Actually none of this has much to do with knitting, but what I did learn is how many interesting experiences one can have by following from one link to the next on the internet. Here is the address for the blog where the Yule log recipe is found: http://www.foodtv.ca/BLOG/archive/2008/12/01/12-days-of-holiday-treats-chocolaty-christmas-log.aspx and being a blog, they're are always links to other blogs. Well, go figure, who knew that there would be as many, if not more, obsessed foodies wanting to share their ideas and discoveries with their cyberfriends on food blogs (over 50 of them have links from that page.)
Now why would I find it odd that there would be so many food bloggers? I'm a big food fan myself. I guess I just don't hang around with people who are as passionate about food as they are about knitting.
Anyone who wants to take the "Sock in a day" class at the store in January had better "get their skates on" (as they say on Coronation Street.) We're already half full. Lots of other great classes coming up too. I'm really looking forward to it.

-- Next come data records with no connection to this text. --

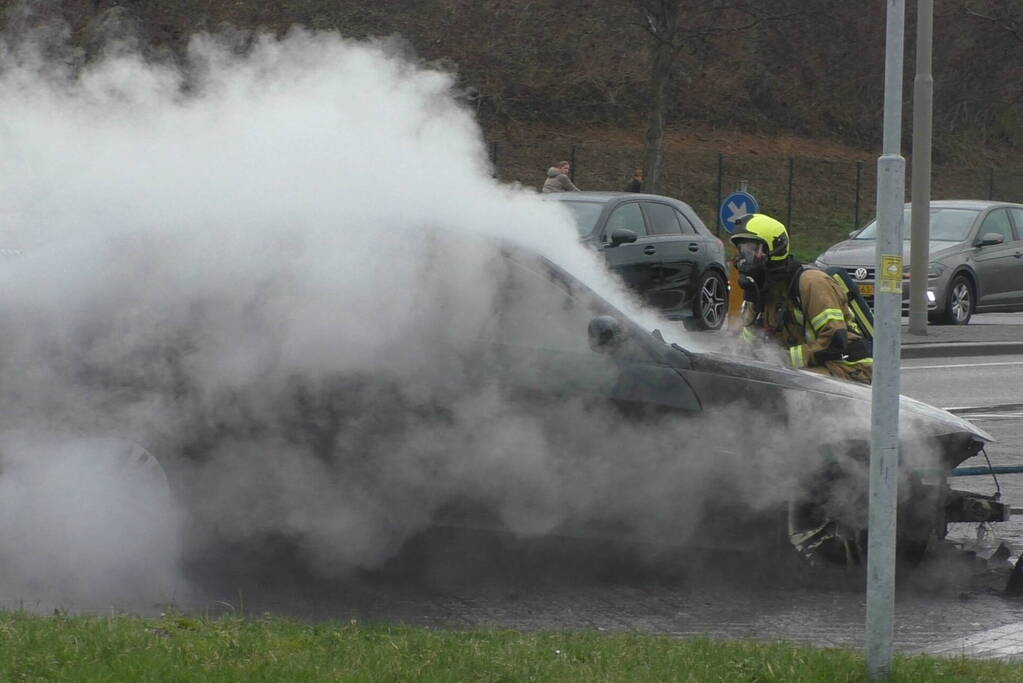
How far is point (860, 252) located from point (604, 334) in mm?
14040

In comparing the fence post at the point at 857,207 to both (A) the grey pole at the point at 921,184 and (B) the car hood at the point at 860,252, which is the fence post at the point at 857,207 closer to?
(B) the car hood at the point at 860,252

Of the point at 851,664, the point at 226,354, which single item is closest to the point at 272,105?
the point at 226,354

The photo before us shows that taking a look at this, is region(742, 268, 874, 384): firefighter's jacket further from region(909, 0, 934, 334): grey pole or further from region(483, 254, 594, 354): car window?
region(909, 0, 934, 334): grey pole

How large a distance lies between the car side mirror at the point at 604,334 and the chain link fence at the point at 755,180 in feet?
81.1

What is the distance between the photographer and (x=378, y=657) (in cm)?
487

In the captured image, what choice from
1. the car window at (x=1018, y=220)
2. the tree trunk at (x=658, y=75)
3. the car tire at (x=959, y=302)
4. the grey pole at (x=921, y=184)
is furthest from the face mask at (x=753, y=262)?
the tree trunk at (x=658, y=75)

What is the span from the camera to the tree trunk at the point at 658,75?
2742cm

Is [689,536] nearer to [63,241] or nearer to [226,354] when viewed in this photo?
[226,354]

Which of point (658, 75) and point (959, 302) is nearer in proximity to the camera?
point (959, 302)

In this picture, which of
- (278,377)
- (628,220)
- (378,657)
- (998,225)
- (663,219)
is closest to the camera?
(378,657)

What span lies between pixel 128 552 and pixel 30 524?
0.40m

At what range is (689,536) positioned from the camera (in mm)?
6570

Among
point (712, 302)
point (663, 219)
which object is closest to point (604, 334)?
point (663, 219)

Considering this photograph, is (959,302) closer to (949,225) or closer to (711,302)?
(949,225)
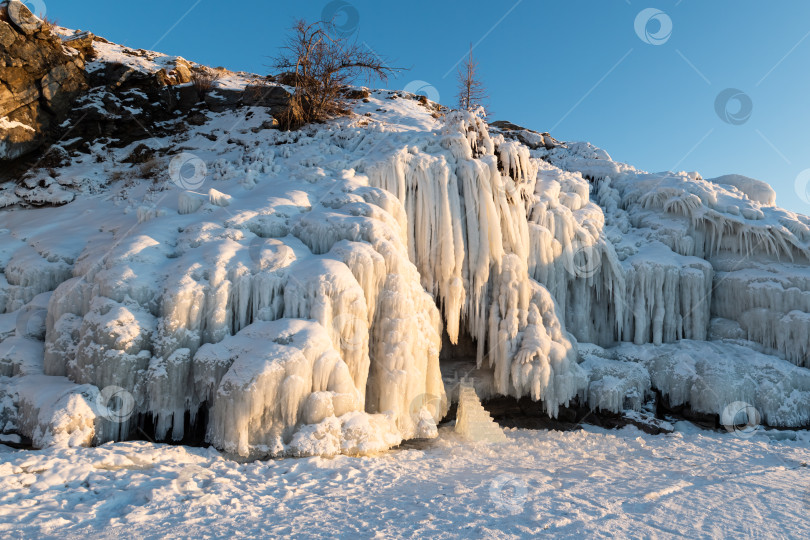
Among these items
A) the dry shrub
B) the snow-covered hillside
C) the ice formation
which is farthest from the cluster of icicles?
the dry shrub

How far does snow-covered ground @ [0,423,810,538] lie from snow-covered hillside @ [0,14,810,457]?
80 cm

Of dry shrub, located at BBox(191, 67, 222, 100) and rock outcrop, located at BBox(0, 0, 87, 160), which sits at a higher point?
dry shrub, located at BBox(191, 67, 222, 100)

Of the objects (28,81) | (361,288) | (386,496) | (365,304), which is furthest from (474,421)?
(28,81)

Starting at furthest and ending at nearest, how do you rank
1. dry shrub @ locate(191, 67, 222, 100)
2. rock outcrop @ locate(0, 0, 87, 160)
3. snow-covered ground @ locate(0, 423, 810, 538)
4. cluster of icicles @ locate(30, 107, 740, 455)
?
dry shrub @ locate(191, 67, 222, 100)
rock outcrop @ locate(0, 0, 87, 160)
cluster of icicles @ locate(30, 107, 740, 455)
snow-covered ground @ locate(0, 423, 810, 538)

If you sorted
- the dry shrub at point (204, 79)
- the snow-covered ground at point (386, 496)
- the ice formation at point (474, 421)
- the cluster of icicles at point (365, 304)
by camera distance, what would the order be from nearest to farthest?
the snow-covered ground at point (386, 496)
the cluster of icicles at point (365, 304)
the ice formation at point (474, 421)
the dry shrub at point (204, 79)

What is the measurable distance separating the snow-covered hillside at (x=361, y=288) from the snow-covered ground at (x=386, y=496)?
797 millimetres

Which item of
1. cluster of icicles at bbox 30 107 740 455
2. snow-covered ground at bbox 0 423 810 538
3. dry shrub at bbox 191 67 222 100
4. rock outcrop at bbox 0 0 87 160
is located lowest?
snow-covered ground at bbox 0 423 810 538

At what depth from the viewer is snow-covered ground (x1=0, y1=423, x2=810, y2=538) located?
552 cm

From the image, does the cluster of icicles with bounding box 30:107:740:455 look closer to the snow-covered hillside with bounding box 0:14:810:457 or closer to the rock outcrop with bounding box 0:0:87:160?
the snow-covered hillside with bounding box 0:14:810:457

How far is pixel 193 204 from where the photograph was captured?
460 inches

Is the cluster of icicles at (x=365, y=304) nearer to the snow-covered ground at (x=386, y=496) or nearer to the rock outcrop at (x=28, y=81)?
the snow-covered ground at (x=386, y=496)

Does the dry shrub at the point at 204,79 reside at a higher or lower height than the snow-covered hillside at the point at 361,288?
higher

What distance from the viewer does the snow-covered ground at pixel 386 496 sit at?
552cm

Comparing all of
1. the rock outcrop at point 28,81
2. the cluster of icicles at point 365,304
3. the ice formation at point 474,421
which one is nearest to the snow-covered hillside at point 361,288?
the cluster of icicles at point 365,304
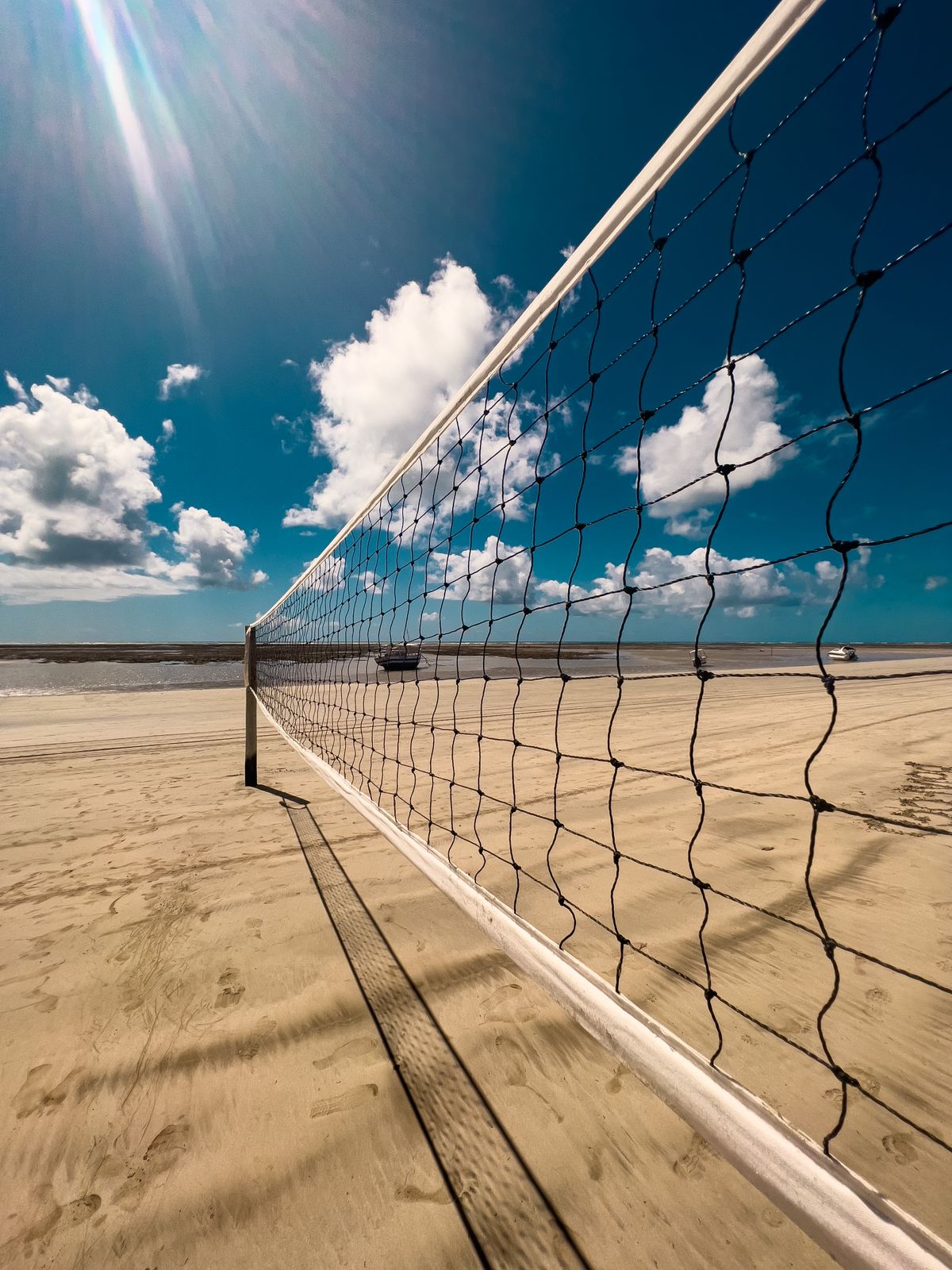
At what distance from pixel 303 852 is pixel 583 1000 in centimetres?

As promised, this is a picture of the tea cozy that I knitted, felted then needle felted for my oldest who really enjoys her tea. The scroll work along the bottom is just multi coloured roving as is the "I". The heart and the tea pot were made by using miniature cookie cutters that I got at the Bulk Barn. You lay them on the fabric to be embellished and fill them with fleece then start poking the heck out of it with a felting needle until it's nearly flat. If you want more high relief add some more fleece and poke the heck out of it again. Remove the cookie cutter frame and use your needle and accent/shading colours to work in the details.
It really is as easy as can be. But my advice is that it should be appreciated by all from a distance of not less than 3 feet. Like much art work it loses a lot of its magic when scrutinized too closely. If you haven't tried needle felting, it really is worth the $15 investment to have a real play time. Great way to distract yourself over the holidays.